Passage provided —
This strong attachment of the heroic admiral to his fleet, faithfully repaid by an equal attachment on their part to their admiral, had no little influence in attuning their hearts to each other; and when he died, it seemed as if no man was a stranger to another; for all were made acquaintances by the rights of a common anguish. In the fleet itself, many a private quarrel was forgotten, no more to be remembered; many, who had been alienated, became once more good friends; yea, many a one was reconciled to his very enemy, and loved and (as it were) thanked him for the bitterness of his grief, as if it had been an act of consolation to himself in an intercourse of private sympathy. The tidings arrived at Naples on the day that I returned to that city from Calabria; and never can I forget the sorrow and consternation that lay on every countenance. Even to this day there are times when I seem to see, as in a vision, separate groups and individual faces of the picture. Numbers stopped and shook hands with me because they had seen the tears on my cheek, and conjectured that I was an Englishman; and several, as they held my hand, burst themselves into tears. And though it may awake a smile, yet it pleased and affected me, as a proof of the goodness of the human heart struggling to exercise its kindness in spite of prejudices the most obstinate, and eager to carry on its love and honour into the life beyond life, that it was whispered about Naples, that Lord Nelson had become a good Catholic before his death. The absurdity of the fiction is a sort of measurement of the fond and affectionate esteem which had ripened the pious wish of some kind individual, through all the gradations of possibility and probability, into a confident assertion, believed and affirmed by hundreds. The feelings of Great Britain on this awful event have been described well and worthily by a living poet, who has happily blended the passion and wild transitions of lyric song with the swell and solemnity of epic narration.

Stored dataset items:
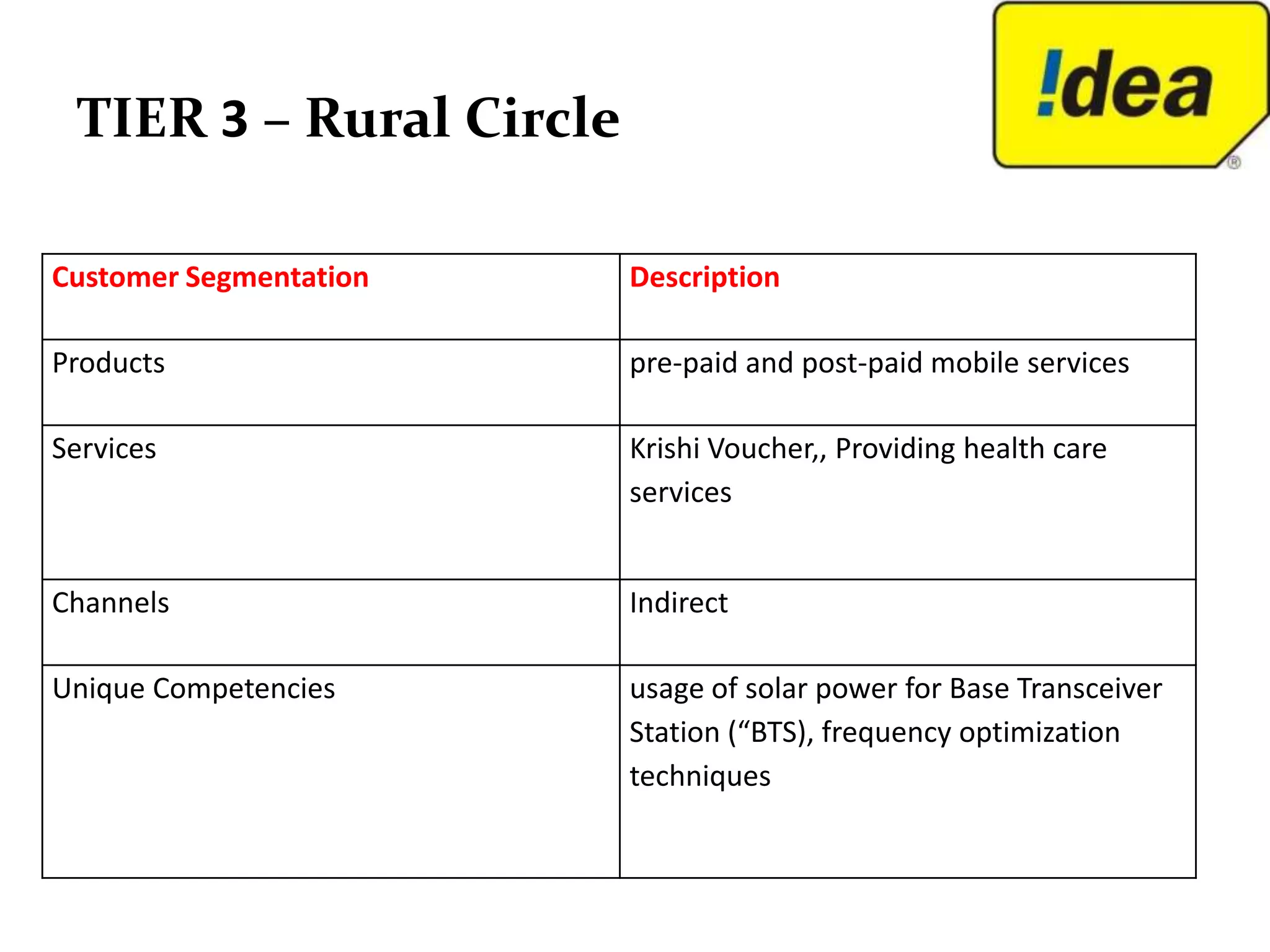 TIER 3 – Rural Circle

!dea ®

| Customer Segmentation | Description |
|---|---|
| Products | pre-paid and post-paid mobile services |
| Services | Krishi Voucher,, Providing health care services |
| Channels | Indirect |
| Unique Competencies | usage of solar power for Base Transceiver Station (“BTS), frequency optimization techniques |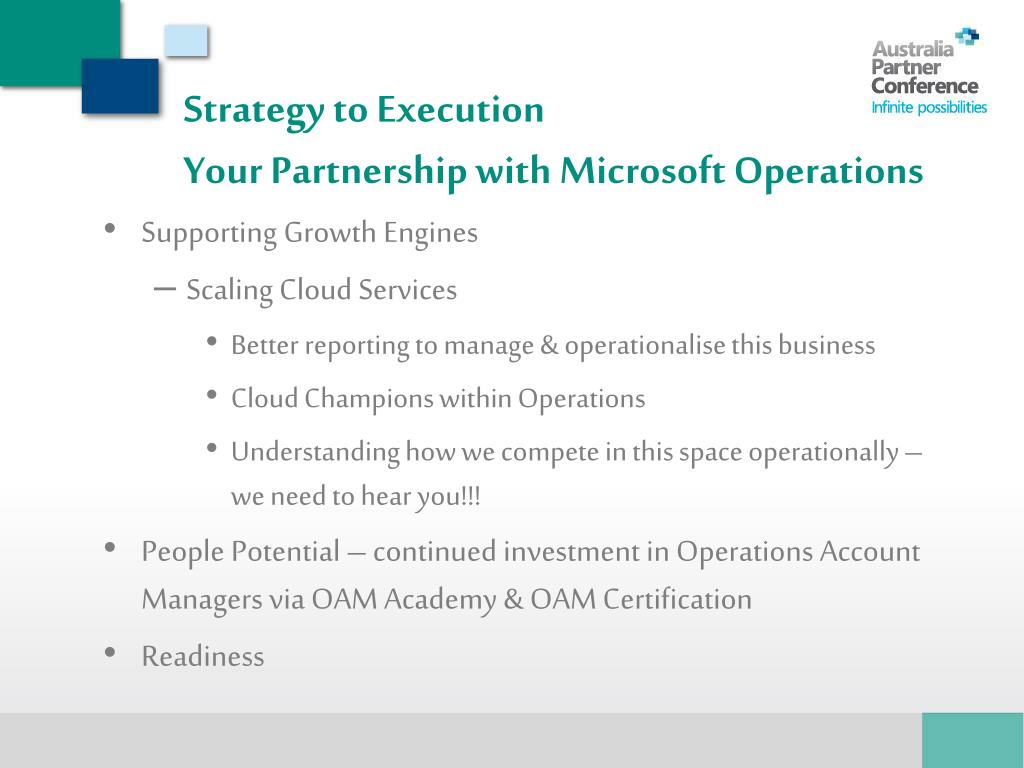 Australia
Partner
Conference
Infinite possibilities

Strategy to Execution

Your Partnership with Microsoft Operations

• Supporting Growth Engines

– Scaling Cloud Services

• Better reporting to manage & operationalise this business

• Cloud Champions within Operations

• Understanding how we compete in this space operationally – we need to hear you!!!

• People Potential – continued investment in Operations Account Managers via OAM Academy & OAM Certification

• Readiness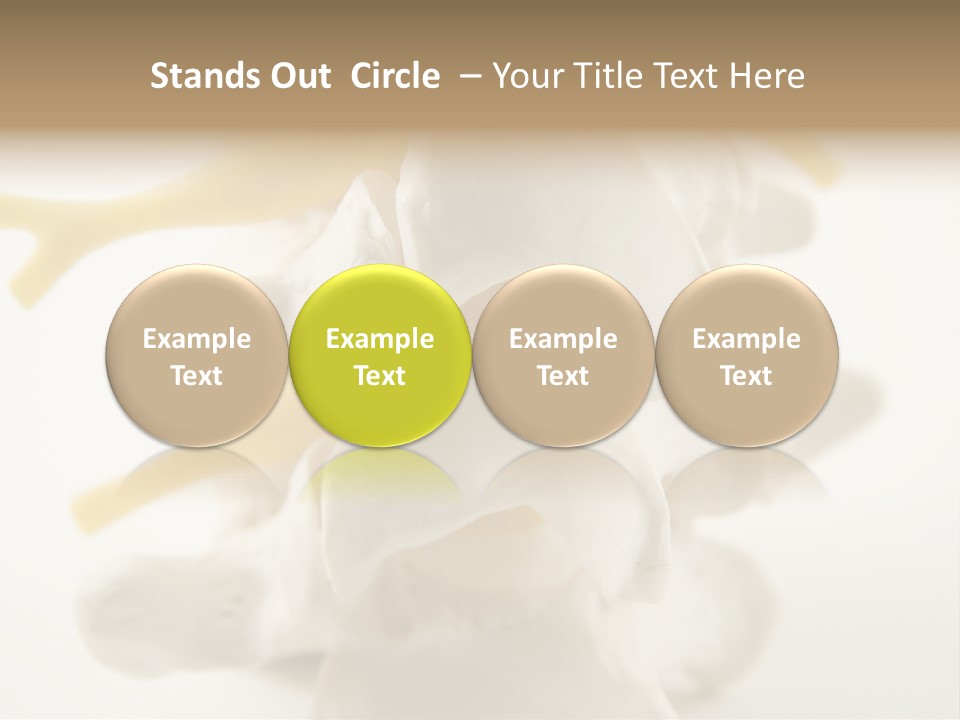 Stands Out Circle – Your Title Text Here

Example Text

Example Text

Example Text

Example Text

Problems to solve —
1 > Using the passage on Nelson's death, say whether each statement below agrees with it. Answer yes or no for each, quoting the deciding words exactly.
(a) The tidings reached Naples on the same day the narrator returned there from Calabria.
(b) People stopped to shake the narrator's hand because they knew him personally.
(c) It was whispered about Naples that Lord Nelson had become a good Catholic before his death.
2 > Carry on the passage on Nelson's death from its final sentence, keeping its formal style.

Responses by item number —
1 >
(a) Yes: "The tidings arrived at Naples on the day that I returned to that city from Calabria"
(b) No: "Numbers stopped and shook hands with me because they had seen the tears on my cheek, and conjectured that I was an Englishman"
(c) Yes: "it was whispered about Naples, that Lord Nelson had become a good Catholic before his death"

2 >
“—Thou art fall’n! fall’n, in the lap
Of victory. To thy country thou cam’st back,
Thou, conqueror, to triumphal Albion cam’st
A corse! I saw before thy hearse pass on
The comrades of thy perils and renown.
The frequent tear upon their dauntless breasts
Fell. I beheld the pomp thick gathered round
The trophied car that bore thy graced remains
Through armed ranks, and a nation gazing on.
Bright glowed the sun, and not a cloud distained
Heaven’s arch of gold, but all was gloom beneath.
A holy and unutterable pang
Thrilled on the soul. Awe and mute anguish fell
On all.—Yet high the public bosom throbbed
With triumph. And if one, ’mid that vast pomp,
If but the voice of one had shouted forth
The name of Nelson, thou hadst past along,
Thou in thy hearse to burial past, as oft
Before the van of battle, proudly rode
Thy prow, down Britain’s line, shout after shout
Rending the air with triumph, ere thy hand
Had lanced the bolt of victory.”
Sotheby (Saul, p. 80).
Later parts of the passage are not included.